**WHAT IS NEEDED:**
Please identify each line below that contains the word "higher", and copy every such line in full.

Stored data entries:
+ + + + + + +
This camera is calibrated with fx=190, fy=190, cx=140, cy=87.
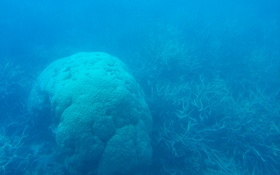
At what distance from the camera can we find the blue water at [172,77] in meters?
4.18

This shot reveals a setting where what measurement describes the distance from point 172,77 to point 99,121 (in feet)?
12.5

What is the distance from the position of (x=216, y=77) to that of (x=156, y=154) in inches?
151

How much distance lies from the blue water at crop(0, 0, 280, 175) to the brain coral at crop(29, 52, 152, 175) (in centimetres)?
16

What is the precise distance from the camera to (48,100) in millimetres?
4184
+ + + + + + +
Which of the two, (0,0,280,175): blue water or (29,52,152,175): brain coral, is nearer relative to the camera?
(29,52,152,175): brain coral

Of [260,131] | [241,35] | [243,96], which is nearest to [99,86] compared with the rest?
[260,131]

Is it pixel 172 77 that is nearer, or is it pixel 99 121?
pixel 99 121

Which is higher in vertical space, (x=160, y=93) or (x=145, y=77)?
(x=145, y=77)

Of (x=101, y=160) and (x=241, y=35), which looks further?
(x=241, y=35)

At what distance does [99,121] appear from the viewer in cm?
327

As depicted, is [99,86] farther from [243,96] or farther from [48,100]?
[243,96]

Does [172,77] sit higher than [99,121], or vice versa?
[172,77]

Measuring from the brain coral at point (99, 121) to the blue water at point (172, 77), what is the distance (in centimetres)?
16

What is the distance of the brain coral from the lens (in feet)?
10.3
+ + + + + + +
**RESPONSE TO THIS EXERCISE:**
Which is higher in vertical space, (x=160, y=93) or (x=145, y=77)?
Does [172,77] sit higher than [99,121], or vice versa?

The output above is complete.